When to use Waterfall plots:
- Numerical data (may have categorical data for color)
- Minimum of 1 variable if the difference between patient/sample and baseline is already computed, but a minimum of 2 variables otherwise
- Primary data encodings are bars and position
- Typically used to show patient response to a treatment but the design can be used for other use cases around this theme
- Displays patient or sample response heterogeneity within one snapshot
- The snapshot compares two time points but not a range of time
- For tumor response, there’s an accepted notion of what above or below the baseline means but this might not be true for other applications
- Spider plot incorporates time
- Swimmer plot incorporates time but loses the comparison to baseline
- Forest or Caterpillar plots can be use for treatment effect
- Kaplan-Meier curves can be used for outcome
- Heatmaps can be used to incorporate time
How could a heatmap be an alternative plot?
Each row would be a patient (y-axis) and the columns could be time. Use color to communicate the change from baseline. Perhaps consider faceting or arranging samples according to response category.
Include an example plot and how to interpret
6.5 Kaplan-Meier (KM) Curve (definitely)
Description: Filler description
When to use Kaplan-Meier curves:
- Type of data
- Number of variables
- Primary data encodings
- Used for ….
- Strength 1
- Strength 2
- Weakness 1
- Weakness 2
- Weakness 3
- Alternative (if applicable)
- Alternative 2 (if applicable)
Include an example plot and how to interpret
6.6 Volcano Plot (definitely)
Description: Filler description
When to use Volcano plots:
- Type of data
- Number of variables
- Primary data encodings
- Used for ….
- Strength 1
- Strength 2
- Weakness 1
- Weakness 2
- Weakness 3
- Alternative (if applicable)
- Alternative 2 (if applicable)
Include an example plot and how to interpret
6.7 Enrichment Plot (maybe)
Description: Filler description
When to use Enrichment plots:
- Type of data
- Number of variables
- Primary data encodings
- Used for ….
- Strength 1
- Strength 2
- Weakness 1
- Weakness 2
- Weakness 3
- Alternative (if applicable)
- Alternative 2 (if applicable)
Include an example plot and how to interpret
6.8 MA Diagram (definitely)
Description: Filler description
When to use MA diagrams:
- Type of data
- Number of variables
- Primary data encodings
- Used for ….
- Strength 1
- Strength 2
- Weakness 1
- Weakness 2
- Weakness 3
- Alternative (if applicable)
- Alternative 2 (if applicable)
Include an example plot and how to interpret
6.9 Principal Components Analysis (PCA) Plot (probably)
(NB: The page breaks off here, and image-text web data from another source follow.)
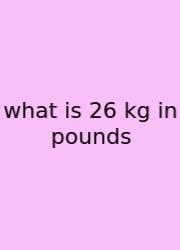What Is 26 Kg In Pounds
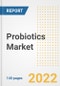 Probiotics Market Outlook to 2030 - A Roadmap to Market Opportunities, Strategies, Trends, Companies, and Forecasts by Type, Application, Companies, Countries - Product Image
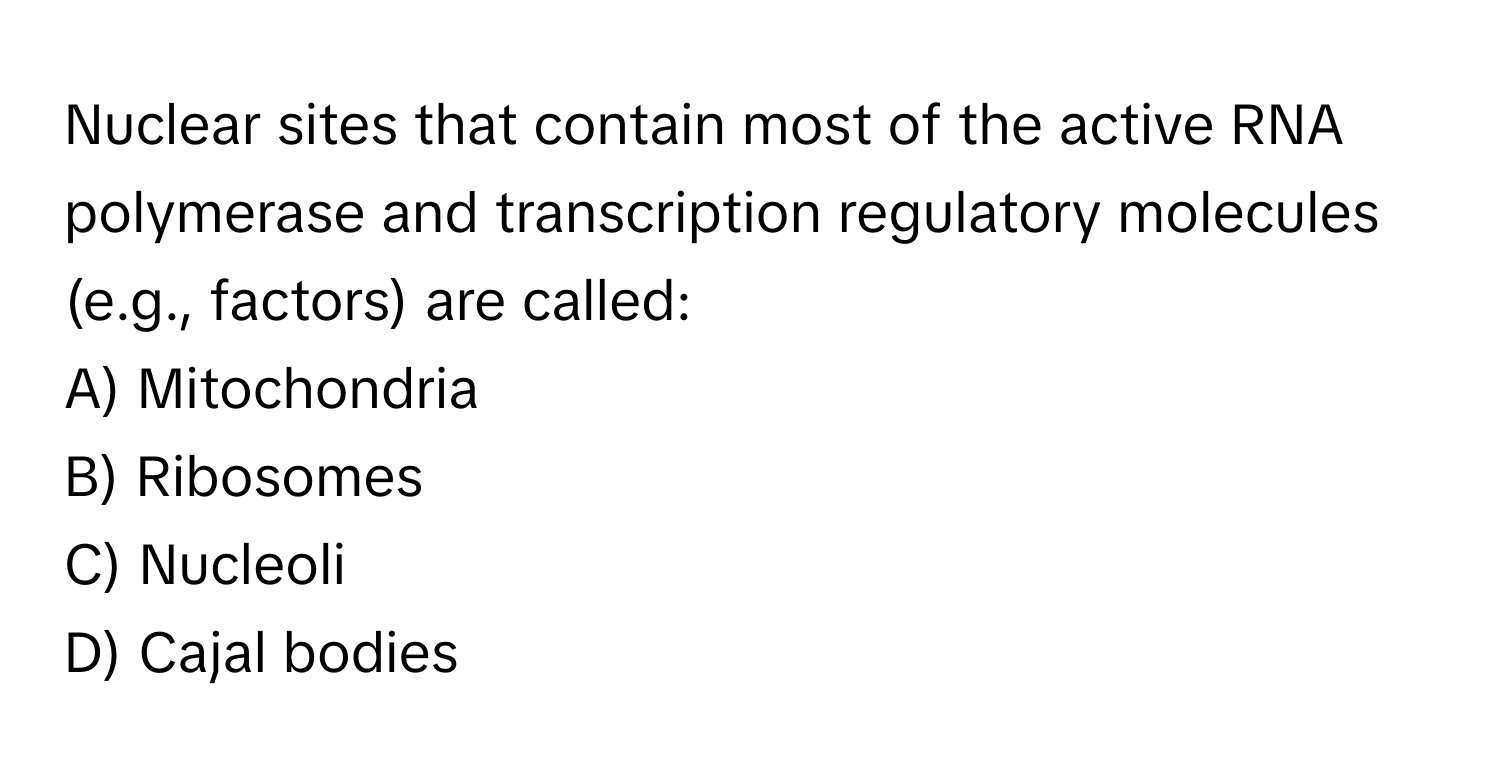 Nuclear sites that contain most of the active RNA polymerase and transcription regulatory molecules (e.g., factors) are called:

A) Mitochondria
B) Ribosomes
C) Nucleoli
D) Cajal bodies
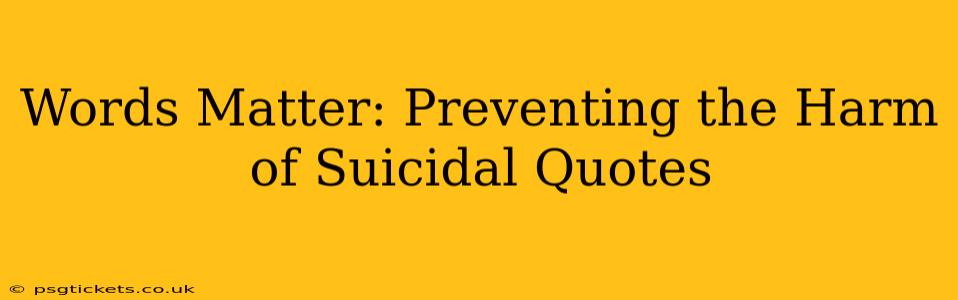 Words Matter: Preventing the Harm of Suicidal Quotes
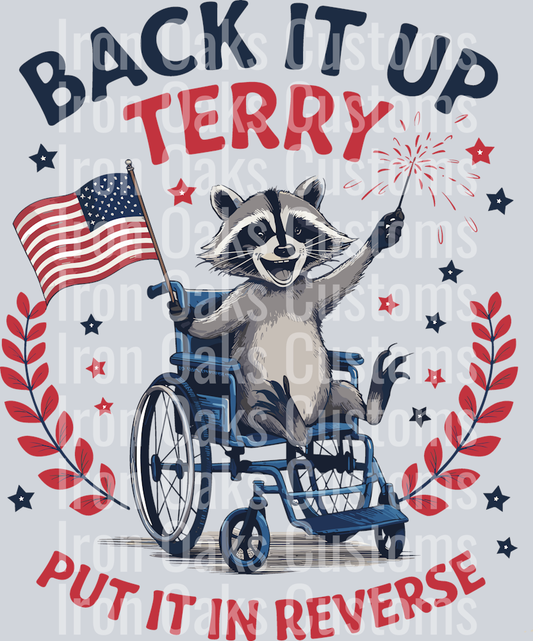 Back it up Terry Put it in Reverse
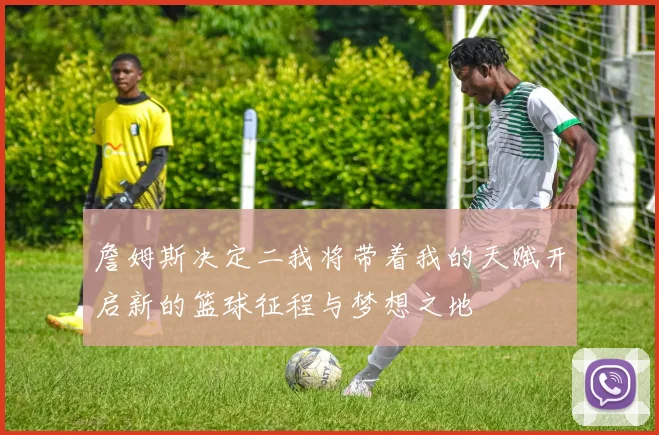 詹姆斯决定二我将带着我的天赋开启新的篮球征程与梦想之地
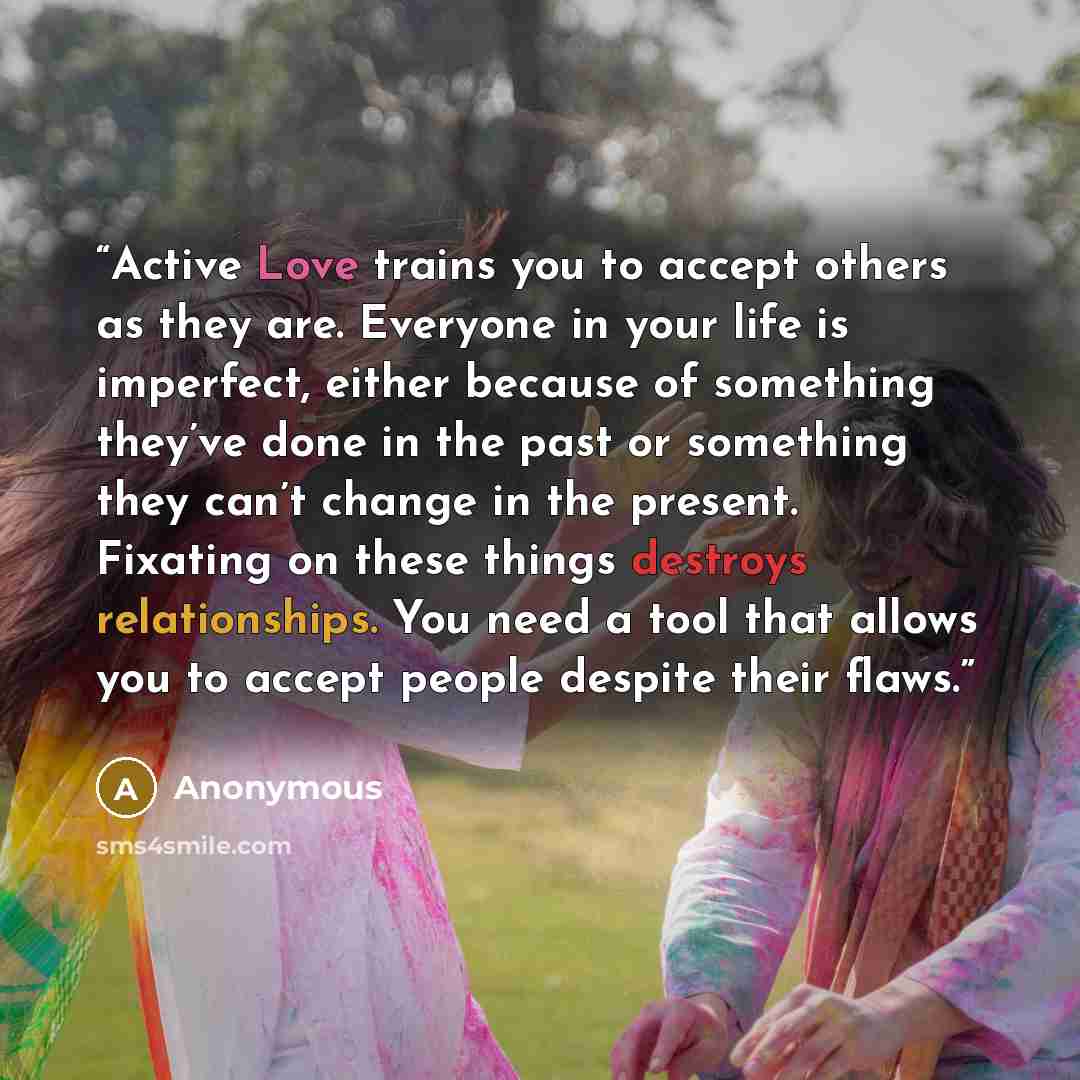 “Active Love trains you to accept others as they are. Everyone in your life is imperfect, either because of something they’ve done in the past or something they can’t change in the present. Fixating on these things destroys relationships. You need a tool that allows you to accept people despite…” quote by Anonymous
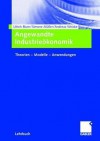 Angewandte Industrieokonomik: Theorien - Modelle - Anwendungen - Ulrich Blum, Simone M. Ller, Andreas Weiske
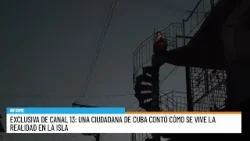 El dramático relato a Canal 13 de una cubana sobre la situación de la isla (PARTE 2)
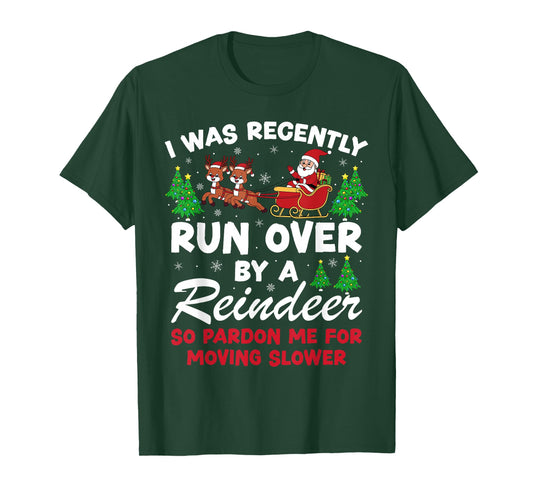 I was Recently Run Over by A Reindeer Funny Christmas Pajama T-Shirt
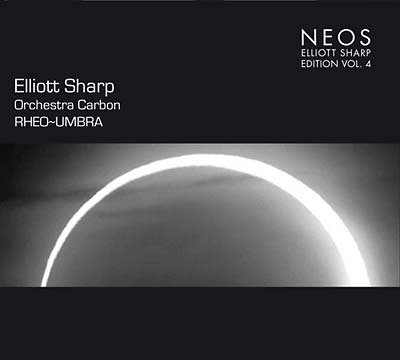 Elliott Sharp Rheo~Umbra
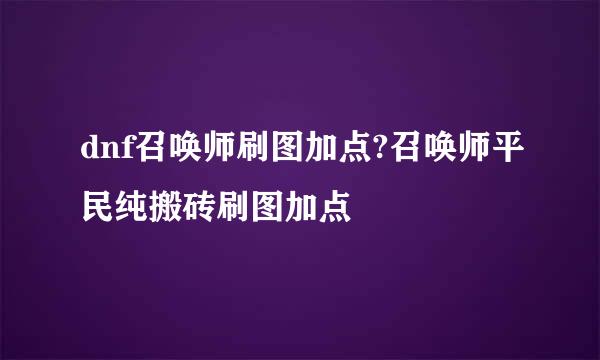 dnf召唤师刷图加点?召唤师平民纯搬砖刷图加点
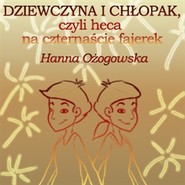 Dziewczyna i chłopak, czyli heca na czternaście fajerek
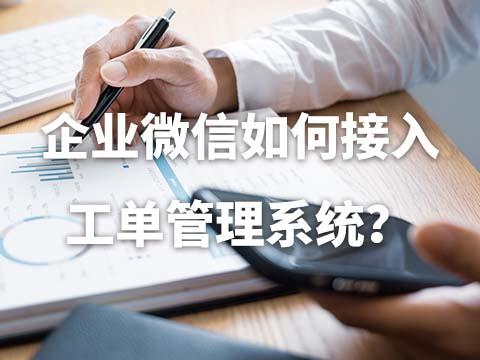 企微接入工单管理系统后如何进行工单管理？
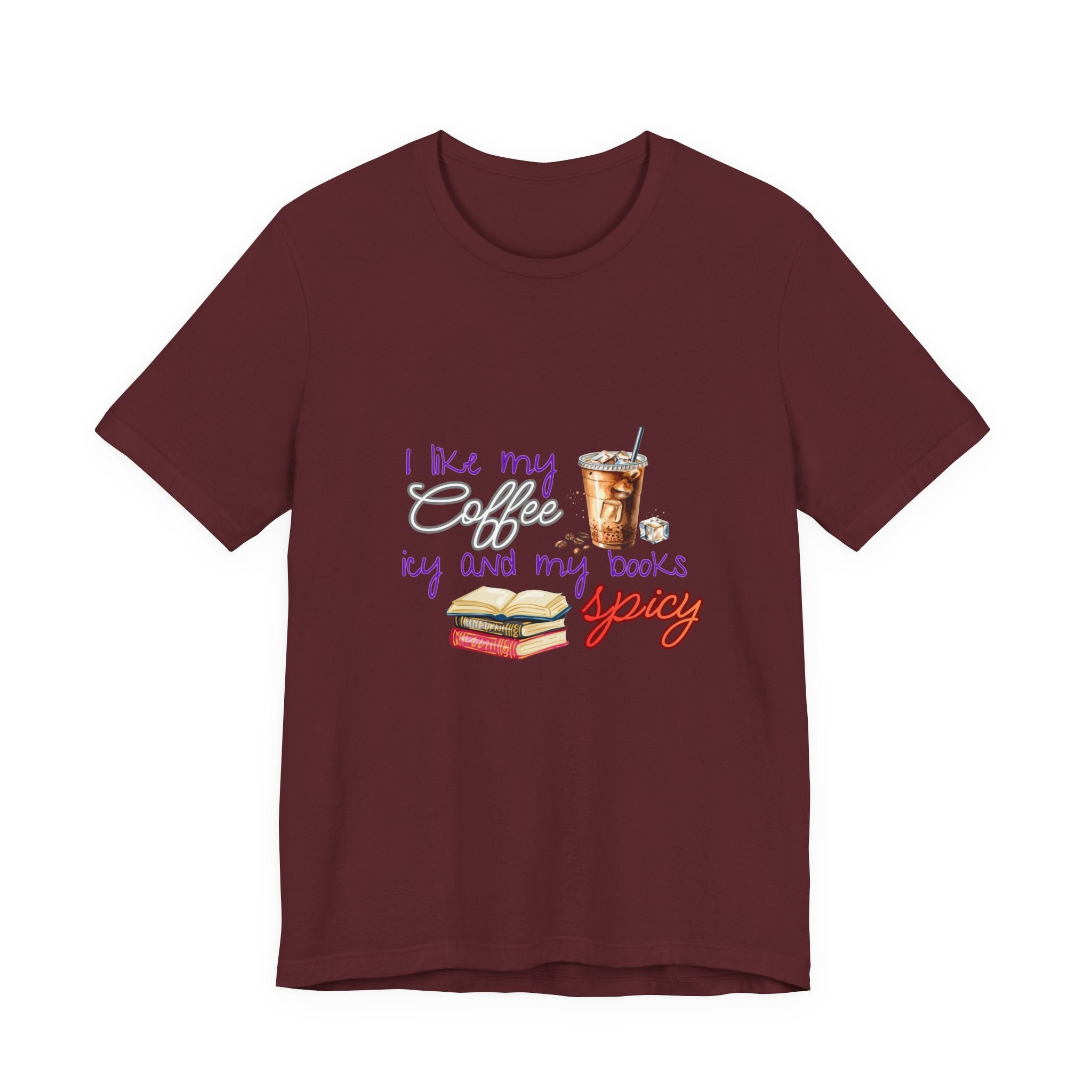 T-Shirt — "I Like My Coffee Icy and My Books Spicy" Graphic Tee (Coffee & Book Lovers)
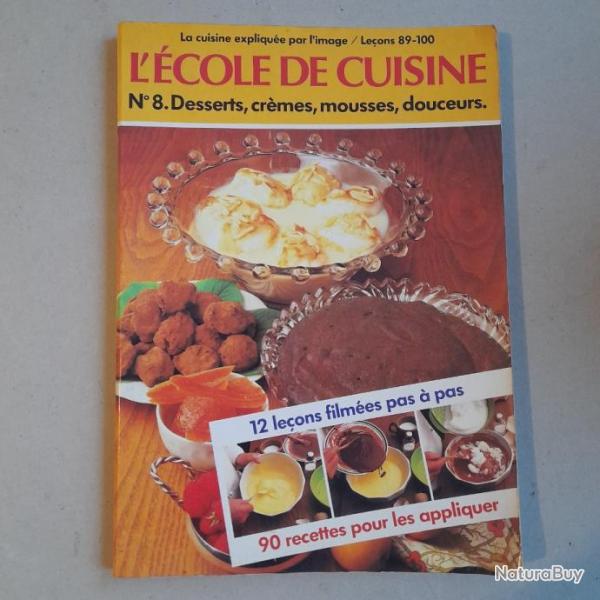 L'cole de cuisine - N8. Desserts, crmes, mousses, douceurs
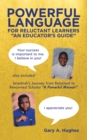 Image for Powerful Language for Reluctant Learners: Jeremiah&#39;s Journey from Reluctant to Renowned Scholar A Powerful Memoir
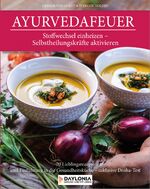 ISBN 9783948942076: Ayurvedafeuer - Stoffwechsel einheizen - Selbstheilungskräfte aktivieren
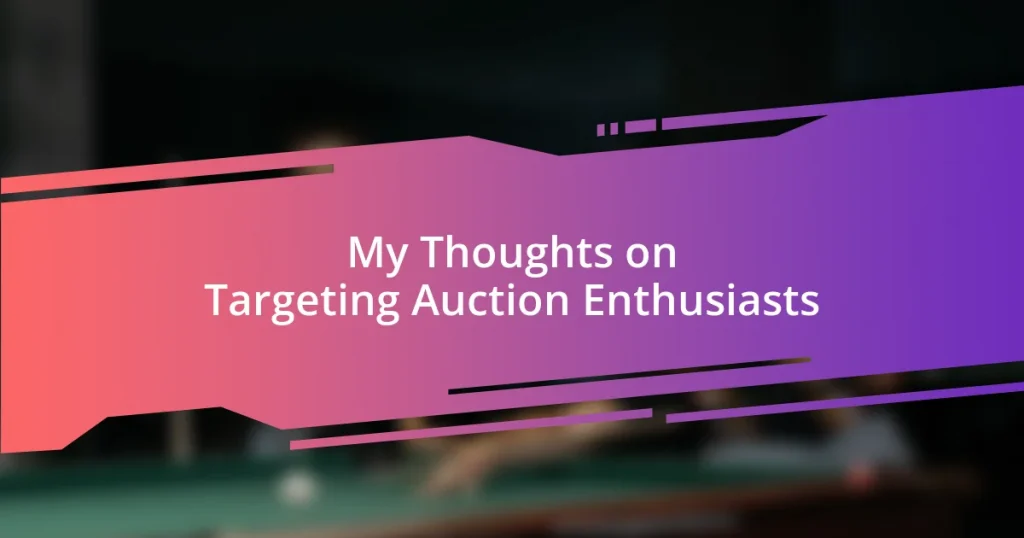 My Thoughts on Targeting Auction Enthusiasts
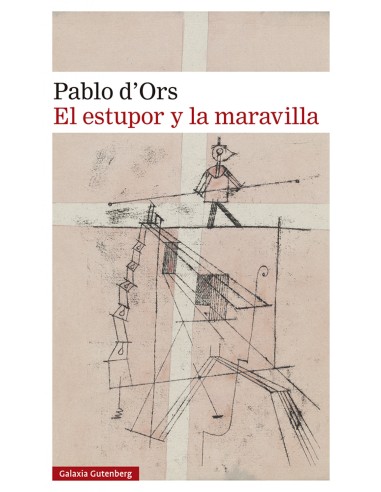 El estupor y la maravilla 2023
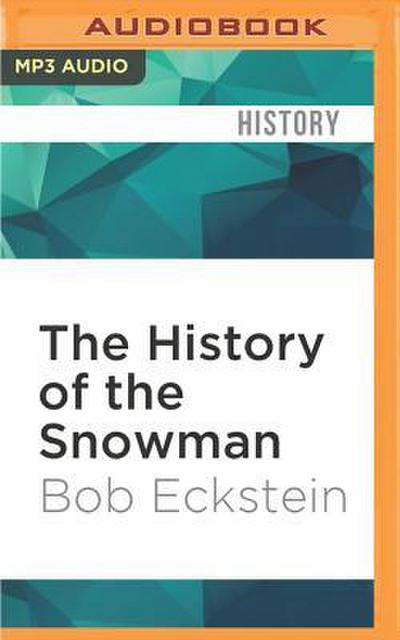 HIST OF THE SNOWMAN          M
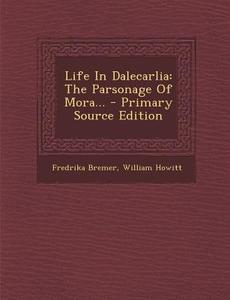 Life in Dalecarlia: The Parsonage of Mora... di Fredrika Bremer, William Howitt edito da Nabu Press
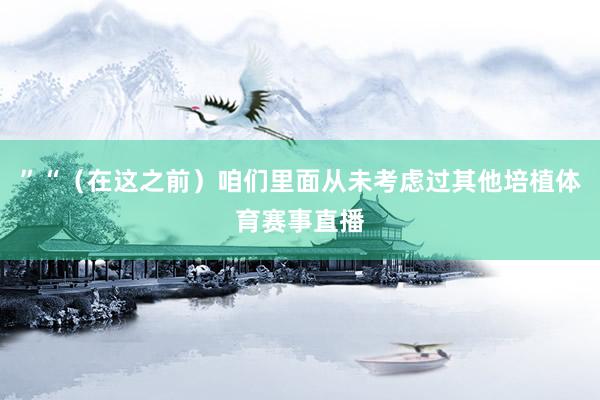 ”“（在这之前）咱们里面从未考虑过其他培植体育赛事直播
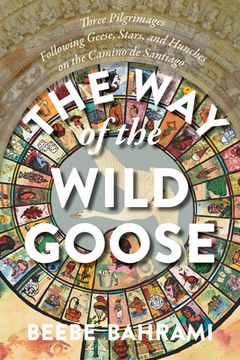 portada The way of the Wild Goose: Three Pilgrimages Following Geese, Stars, and Hunches on the Camino de Santiago (in English)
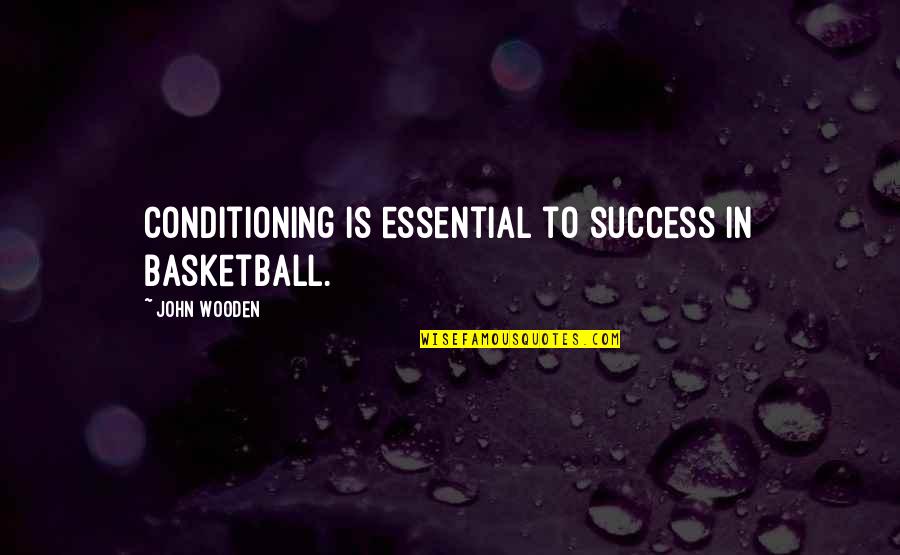 Coaching Basketball Quotes By John Wooden: Conditioning is essential to success in basketball.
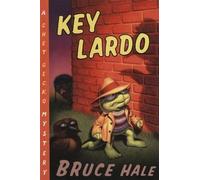 Bruce Hale Key Lardo (Tascabile) Chet Gecko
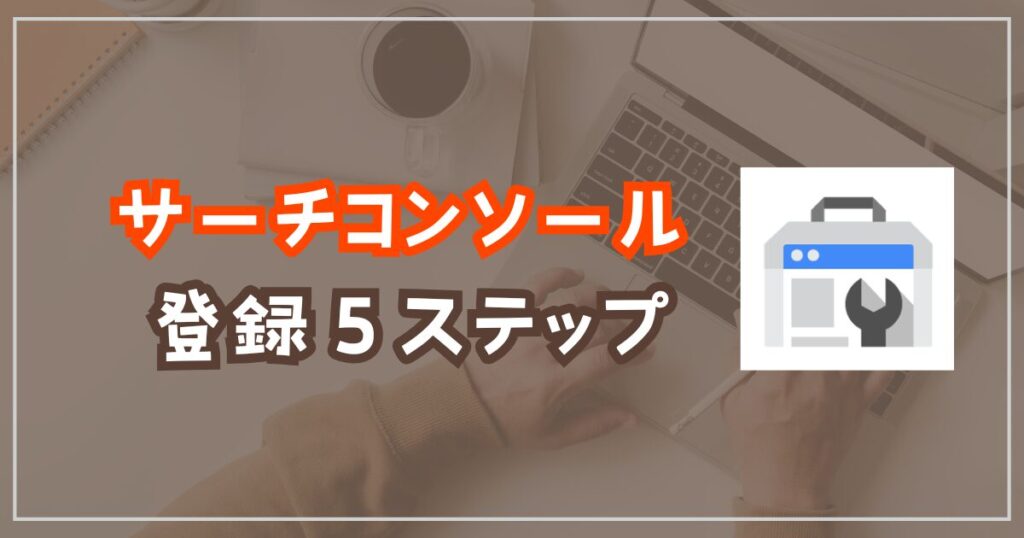 Googleサーチコンソール登録5ステップ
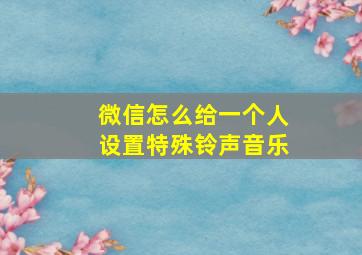 微信怎么给一个人设置特殊铃声音乐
Description: Filler description
When to use PCA plots:
- Type of data
- Number of variables
- Primary data encodings
- Used for ….
- Strength 1
- Strength 2
- Weakness 1
- Weakness 2
- Weakness 3
- Alternative (if applicable)
- Alternative 2 (if applicable)
Include an example plot and how to interpret
6.10 Circos Plot (maybe)
Description: Filler description
When to use Circos plots:
- Type of data
- Number of variables
- Primary data encodings
- Used for ….
- Strength 1
- Strength 2
- Weakness 1
- Weakness 2
- Weakness 3
- Alternative (if applicable)
- Alternative 2 (if applicable)
Include an example plot and how to interpret
6.11 Biomedical Knowledge Graph (KG) (probably)
Description: Filler description
When to use Biomedical Knowledge Graphs:
- Type of data
- Number of variables
- Primary data encodings
- Used for ….
- Strength 1
- Strength 2
- Weakness 1
- Weakness 2
- Weakness 3
- Alternative (if applicable)
- Alternative 2 (if applicable)
Include an example plot and how to interpret
6.12 Summary of Strengths
Repeated Measures plots
Caterpillar plots are good if you want to look at effects and variation at a glance to identify the best/worst (the extremes) or see the overall range.
Waterfall plots are good if you have a baseline to compare to for (1) a single time point, (2) many samples/patients, and (3) clearly know what above or below that baseline means.